Increasingly, our world has become obsessed with data. Companies everywhere want to know who their customers are, how they behave, how they make purchasing decisions, and how they can be persuaded.

In some ways, this concept is nothing new. Entrepreneurs, innovators, and creatives have always benefited from doing research and better understanding their business environments. The difference is, today’s world is abundant with data – and there are more tools than ever before to help us gather, organize, and analyze data.

This is strictly a good thing, right?

Not necessarily. To capitalize on all the benefits of a data rich business, we need good leaders who can lean into the benefits of a data surplus while minimizing the possible downsides.

The Value of Data

There’s no question that data is valuable, but only when it’s utilized properly. With better benchmarks, KPIs, and statistics, business leaders can better understand their environments and ultimately make more objective, logical decisions.

What’s important to recognize here is that it’s not the data itself that’s valuable. Simply having a graph in front of you isn’t what enables you to make better business decisions; instead, it’s your interactions with data that really matter. And unfortunately, many of those interactions can be corrupted by inherent problems with data fixation.

The Problems With Data

Believe it or not, there are some significant problems associated with organizations having too much data, or working with more data than they can reasonably handle.

For example:

  • Fixation on KPIs.

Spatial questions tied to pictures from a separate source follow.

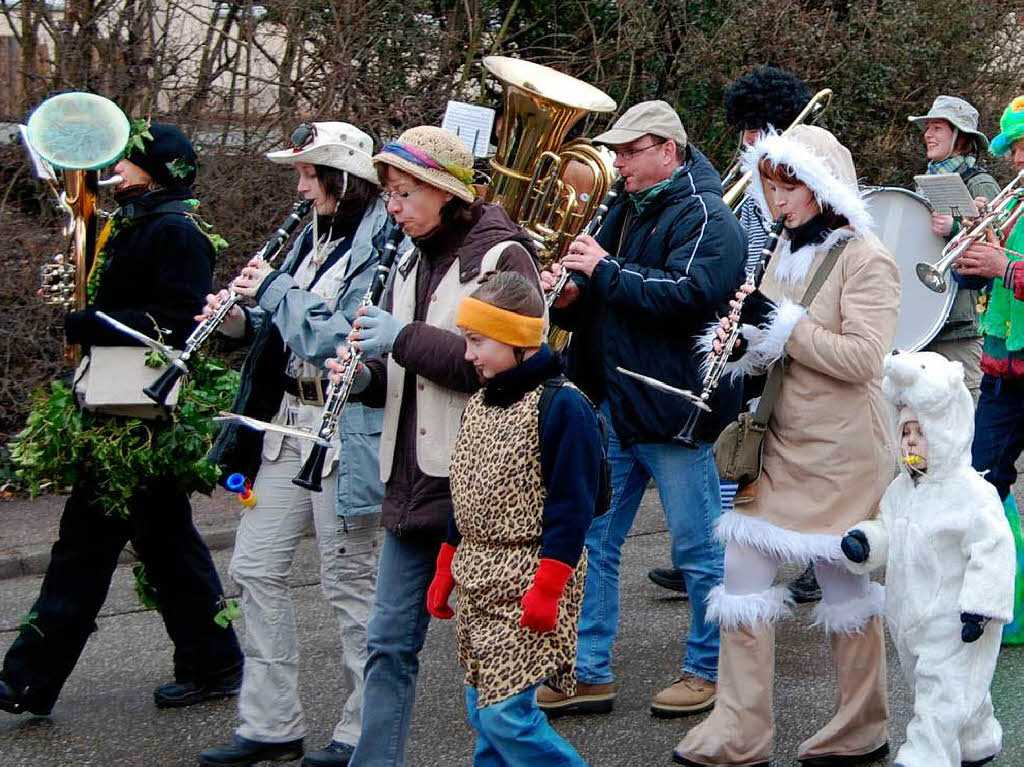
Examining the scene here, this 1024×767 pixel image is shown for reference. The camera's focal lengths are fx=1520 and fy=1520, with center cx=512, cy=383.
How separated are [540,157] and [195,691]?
2.32 metres

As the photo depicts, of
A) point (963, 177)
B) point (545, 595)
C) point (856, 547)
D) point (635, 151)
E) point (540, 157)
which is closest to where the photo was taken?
point (545, 595)

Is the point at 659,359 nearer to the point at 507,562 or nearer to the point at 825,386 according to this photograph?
the point at 825,386

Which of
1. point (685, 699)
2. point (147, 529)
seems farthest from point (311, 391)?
point (685, 699)

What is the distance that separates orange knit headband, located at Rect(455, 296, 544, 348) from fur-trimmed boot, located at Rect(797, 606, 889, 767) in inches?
56.6

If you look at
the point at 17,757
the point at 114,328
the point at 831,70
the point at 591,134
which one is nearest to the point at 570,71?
the point at 591,134

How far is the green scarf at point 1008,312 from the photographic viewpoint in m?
5.38

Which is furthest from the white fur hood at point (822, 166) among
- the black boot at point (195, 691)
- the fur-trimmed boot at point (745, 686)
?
the black boot at point (195, 691)

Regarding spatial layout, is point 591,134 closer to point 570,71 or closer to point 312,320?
point 570,71

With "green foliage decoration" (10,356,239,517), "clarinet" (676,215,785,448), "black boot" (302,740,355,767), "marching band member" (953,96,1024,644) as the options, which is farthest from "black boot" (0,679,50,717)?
"marching band member" (953,96,1024,644)

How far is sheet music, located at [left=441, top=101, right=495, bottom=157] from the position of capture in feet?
19.2

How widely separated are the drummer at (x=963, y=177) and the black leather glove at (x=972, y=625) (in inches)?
110

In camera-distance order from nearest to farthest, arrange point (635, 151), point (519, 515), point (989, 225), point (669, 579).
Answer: point (519, 515) < point (635, 151) < point (989, 225) < point (669, 579)

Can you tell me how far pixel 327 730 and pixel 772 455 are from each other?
5.58 feet

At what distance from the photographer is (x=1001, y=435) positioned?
18.0 ft
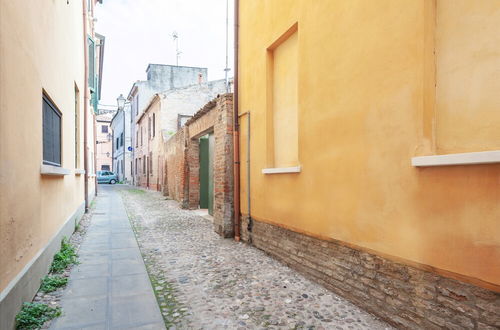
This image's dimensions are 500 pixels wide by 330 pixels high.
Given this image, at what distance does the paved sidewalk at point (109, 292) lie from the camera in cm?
296

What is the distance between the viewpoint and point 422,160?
2.48 metres

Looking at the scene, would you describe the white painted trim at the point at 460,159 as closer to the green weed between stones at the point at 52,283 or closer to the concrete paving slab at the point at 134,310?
the concrete paving slab at the point at 134,310

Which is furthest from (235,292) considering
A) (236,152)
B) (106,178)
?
(106,178)

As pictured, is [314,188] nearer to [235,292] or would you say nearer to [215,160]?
[235,292]

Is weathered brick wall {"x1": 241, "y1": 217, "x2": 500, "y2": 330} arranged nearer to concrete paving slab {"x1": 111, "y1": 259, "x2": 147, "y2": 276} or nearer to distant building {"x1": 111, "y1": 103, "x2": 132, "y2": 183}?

Key performance indicators (KPIs) can serve as excellent measuring sticks that guide your progress and allow you to define and evaluate success. But a problem arises when you become overly fixated on KPIs. These metrics are typically narrow in scope, such that they can’t tell you everything about the progress of your campaign. As an example, you may have gained 10,000 followers on social media, but if those followers aren’t part of your target demographics, or if they don’t engage with your content, they may not be especially valuable for achieving your goals.
  • Too much noise, not enough signal. The more data you have, the harder it becomes to separate the signal from the noise. In other words, it becomes hard to separate what’s truly valuable or meaningful about your data from all the meaningless fluff. Skilled analysts can usually discern this with small data sets, but when you’re working with millions of data points, this becomes an excruciating challenge.
  • Misleading conclusions. If you’re obsessed with numerical data, you could easily be led to misleading conclusions. This is an especially important risk to acknowledge when presenting or interpreting data in ways that can potentially skew it. For example, data visualization has been an awesome tool for making objective data more abstract and easily interpretable – but it can also distort the meaning of data. Additionally, confirmation bias and other cognitive biases can change how you interpret data, ultimately diminishing the objective power of your conclusions.
  • Ignorance of outliers. Large data sets must be aggregated to be analyzed effectively, but this large-scale aggregation comes with a massive drawback: ignoring outliers. Outliers might be statistical anomalies, but they’re still important to acknowledge and analyze to get a clear picture of what’s going on.
  • Ignorance of subjective insights. Objectivity is crucial in making business decisions, but we can’t ignore the power of subjective insights. Customers might tell you that they think your business is worth 4 out of 5 stars – but what’s stopping them from giving you that final star? Every customer might have a slightly different answer.

How Good Leaders Keep Data in Perspective

So what can good leaders do to keep data in perspective?

  • Quantitative and qualitative data. Quantitative and qualitative data may be similarly spelled, but they represent two totally different types of data. Quantitative data is objective and typically numerical, while qualitative data is more subjective and verbal. Both are essential for better understanding your business environment.
  • Narrow, specific reports. Every report you generate should be narrow and specific. Including more data points, or showing more granular detail aren’t necessarily good things. You need to be focused on the metrics that truly matter as well as the context that allows you to interpret them correctly.
  • Actionable insights. Your data strategy should be oriented toward actionable insights. In other words, you need to gather data to direct your decisions – not just to satisfy your curiosity.
  • Trusted analysts. You should hire and trust seasoned data analysts to assist you in all your analytics needs. More experience and more diverse perspectives can only help you.

With these strategies, data analysts and organizational leaders can make the most of big data sets while mitigating the risks and downsides associated with them. It’s not easy to thrive in a world that’s so fixated on data, but with the right mentality and the right tools, it becomes much easier.